Wer viel liest, kennt das Gefühl: Die Augen brennen, fühlen sich müde an – besonders, wenn man bei schlechtem Licht liest. Doch bedeutet das auch, dass die Sehkraft langfristig leidet? Die gute Nachricht: Nein, zumindest nicht nach heutigem wissenschaftlichem Kenntnisstand.
Obwohl viele befürchten, dass Lesen im Dunkeln oder bei schwacher Beleuchtung die Augen dauerhaft schädigen könnte, gibt es keine gesicherten Beweise dafür. Selbst Experten wie die ZEISS Gruppe betonen, dass es bis heute keine Studien gibt, die einen direkten Zusammenhang zwischen schlechtem Licht und bleibenden Schäden am Auge nachweisen.
Was aber passiert, wenn man bei unzureichender Helligkeit liest? Die Augen müssen stärker arbeiten, um den Text scharf zu stellen. Das führt zu kurzfristiger Ermüdung, trockenen Augen oder Kopfschmerzen. Doch diese Symptome verschwinden meist, sobald man eine Pause macht oder die Beleuchtung verbessert.
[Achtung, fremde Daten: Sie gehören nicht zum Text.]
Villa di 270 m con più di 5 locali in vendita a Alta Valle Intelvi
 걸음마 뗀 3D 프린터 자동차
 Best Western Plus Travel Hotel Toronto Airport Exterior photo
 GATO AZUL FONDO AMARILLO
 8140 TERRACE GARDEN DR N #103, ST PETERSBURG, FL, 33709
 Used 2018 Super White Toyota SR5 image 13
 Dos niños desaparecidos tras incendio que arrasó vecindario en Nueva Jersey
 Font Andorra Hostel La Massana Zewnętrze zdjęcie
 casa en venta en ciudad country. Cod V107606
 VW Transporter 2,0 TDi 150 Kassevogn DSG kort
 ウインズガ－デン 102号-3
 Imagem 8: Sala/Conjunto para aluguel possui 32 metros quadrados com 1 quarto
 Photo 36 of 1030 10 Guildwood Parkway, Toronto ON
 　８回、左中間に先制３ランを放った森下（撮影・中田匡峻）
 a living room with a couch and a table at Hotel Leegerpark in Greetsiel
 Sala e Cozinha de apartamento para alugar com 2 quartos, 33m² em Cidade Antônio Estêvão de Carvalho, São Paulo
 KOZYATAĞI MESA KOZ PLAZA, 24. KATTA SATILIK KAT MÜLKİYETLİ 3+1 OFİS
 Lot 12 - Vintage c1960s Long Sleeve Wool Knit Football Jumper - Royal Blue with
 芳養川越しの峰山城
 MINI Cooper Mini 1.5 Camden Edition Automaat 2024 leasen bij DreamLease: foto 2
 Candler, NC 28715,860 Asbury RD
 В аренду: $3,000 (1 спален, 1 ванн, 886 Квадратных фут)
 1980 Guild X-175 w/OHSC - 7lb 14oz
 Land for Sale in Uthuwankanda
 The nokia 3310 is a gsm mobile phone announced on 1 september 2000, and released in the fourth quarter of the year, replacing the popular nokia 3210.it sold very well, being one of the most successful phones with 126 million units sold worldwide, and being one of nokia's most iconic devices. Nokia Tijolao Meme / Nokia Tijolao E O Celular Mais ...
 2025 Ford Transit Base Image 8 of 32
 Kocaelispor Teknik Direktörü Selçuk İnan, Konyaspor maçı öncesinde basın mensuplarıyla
Interessant ist auch, dass langjährige Beobachtungen zeigen: Menschen, die viel lesen – wie Studenten oder Akademiker –, haben oft eine höhere Rate an Kurzsichtigkeit. Doch das liegt vermutlich nicht am Licht, sondern an der dauerhaften Naharbeit und weniger an Tageslicht. Studien deuten darauf hin, dass viel Zeit im Freien, besonders bei hellem Tageslicht, die Entwicklung von Kurzsichtigkeit bei Kindern und Jugendlichen sogar verlangsamen kann.
Also: Lesen Sie ruhig abends mit einer kleinen Lampe – solange es Ihnen keine Unannehmlichkeiten bereitet. Wichtig ist, auf den eigenen Körper zu hören. Wenn die Augen müde werden, ist eine Pause genau das Richtige. Denn obwohl das Lesen bei schlechtem Licht langfristig keine Schäden anrichtet, tut eine gute Beleuchtung dem Wohlbefinden einfach gut.